$pread
- An example of a typical issue of $pread
- Editor: Mary Christmas & Audacia Ray
- Categories: Feminism
- Frequency: Quarterly
- Publisher: The Feminist Press
- Founder: Rachel Aimee, Rebecca Lynn, and Raven Strega
- First issue: March 15, 2005
- Final issue: January 2011

= $pread =

Independent magazine for sex workers

$pread was a quarterly magazine by and for sex workers and those who support their rights. The magazine's focus was: "personal experiences and political insights" and it "contain(ed) practical information like news, features, health columns, and resources related to the sex industry".

==History==
Articles were written by readers as well as by figures from academic, cultural, and literary backgrounds, most of whom were current or former sex workers. The magazine was launched on March 15, 2005 by Rachel Aimee, Rebecca Lynn, and Raven Strega. $pread was based in New York City, and was sold throughout the United States and Canada at independent bookstores and via national distributors.

A co-editor said, "We want the general public to become aware of issues such as the physical working conditions of sex workers and their health care and housing needs, and to start considering sex workers as real people rather than mythical beasts who only come to life when someone drops a quarter into a slot."

$pread published personal experiences, political insights, and contained practical information, such as news, features, health columns, and sex industry resources. $pread supported the sex work community by donating 15% of each print run to the workplaces of and the outreach organizations utilized by sex workers. The tax outreach program "helps sex workers who don't know they can and should file taxes", said Audacia Ray, an executive editor at the magazine.

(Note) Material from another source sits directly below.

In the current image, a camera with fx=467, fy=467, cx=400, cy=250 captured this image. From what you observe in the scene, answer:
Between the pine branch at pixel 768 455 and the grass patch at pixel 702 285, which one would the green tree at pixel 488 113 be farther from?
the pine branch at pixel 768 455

As of August 30, 2010, $pread ceased printed publication due to both financial issues and not having enough people to keep the operation running, even if "there was $100k made available".

==Criticism==
Because $pread was part of the sex workers rights movement, it was criticized by some branches of feminism that believe that sex work is inherently degrading:

Among feminists, perceptions are no less polarized – sex workers are either fully empowered agents using their sexuality in unassailably positive ways, or victims of a job that degrades them by its very nature. Most feminist dialogues about sex work sound more like monologues; defensiveness, mischaracterizations, and willful ignorance abound, making casualties of complexity and nuance.

==$pread book==
The Feminist Press released a collection of some of the articles and essays from the original publications of the magazine into a 368-page book on the 15th March 2015 entitled $pread : The Best of the Magazine that Illuminated the Sex Industry and Started a Media Revolution.

==Mary Christmas==

"Mary Christmas" is a pseudonym of Emily O'Hara, an activist and a former editor of $pread magazine, a New York-based magazine on sex industry workers' rights. She was also involved in Radical Cheerleaders, a group of leftist activists who cheer in squads at protests.